Information for Community Archives

Electronic Records / Tom Brown

PRELIMINARY DRAFT

Today, any organization producing records worth preserving or any individual creating papers worth preserving is using a computer. Born-digital materials form an important part of the documentation of a person's life or an organization's activities that need to be preserved. Preserving materials digitally has significant advantages over analog formats. Digital materials require little space, are easily shared, and offer the possibility of enhanced access. When copied, the original and the copy are identical. This is different from electrostatic or Xerox reproductions of paper materials where each “generation” looses some clarity, definition, legibility, etc.

 

This section offers some practical suggestions to queer repositories on how to approach these materials. It assumes that the archive relies mainly on a volunteer staff with minimal financial resources. It also assumes that the archive has a desktop computer or at least access to a computer. However if the archive is part of a larger operation that has a local area network with a system administrator, the archivist should consult with the system administrator to determine how to best implement these recommendations.

The general principle in this guide should be to move a copy of the digital materials worth preserving from the originator's computer to the archive computer. This should be done when the originator has completed using the electronic records, so the archive is sure to have the final version.

The first step in moving the materials to the archive computer is to make a copy on a transfer medium. The recommended transfer medium is the CD; it is ubiquitous, inexpensive, and transportable.

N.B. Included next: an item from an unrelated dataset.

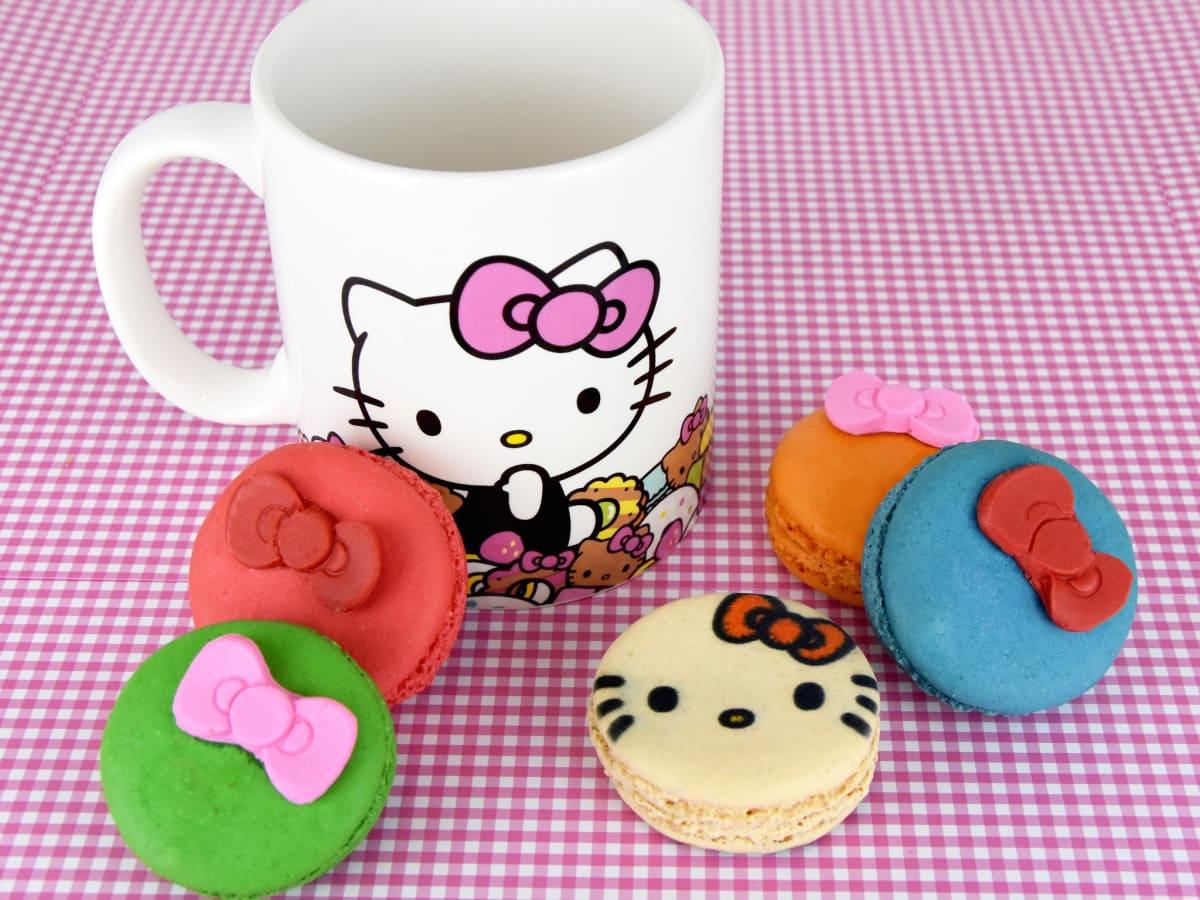 Hello Kitty Cafe truck macarons and mug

After the material has been copied from the CD to the archive computer, the material should be then moved to magnetic tape and placed in an off-site archival storage area if possible. While some advocate on-line storage with tape back-up of the archival materials, this guide opts for off-line assuming that maintenance of such servers would be beyond the resources of most queer archive, and that archival materials by their nature are seldom used.

There is a rationale for storing on tape as opposed to CDs. A CD is not an appropriate preservation medium. At the present time, there is no test as whether a CD is deteriorating. And as soon as one part of the CD fails, the entire CD is unreadable without resorting to highly technical (and expensive) recovery procedures. In other words, one could read a CD one day and find it totally unreadable the next. At the present time, the recommended tape is either 4mm or 8mm DAT tape. This is digital audio tape that is a digital magnetic tape format originally developed for audio recording and now primarily used for computer backup tape. The latest DAT storage format is DDS (digital data storage). If a tape drive and reader is unavailable duplicate copies of the “gold” CDs should be made with one stored on-site and the duplicate off-site.

Whenever a file is copied, the archivist should ensure that the number of bytes in the original equals the number of bytes in the copy even if a comparison is done manually.

According to archival theory, records have content, context, structure, and appearance. This guide recommends the preservation first and foremost of the content. And where possible, it offers recommendations to preserve the context and structure. Some archivists have discussed the need to preserve the “rendition” or the “look and feel” of a document. But to do so can be a very expensive undertaking. The guiding principle that something is better than nothing.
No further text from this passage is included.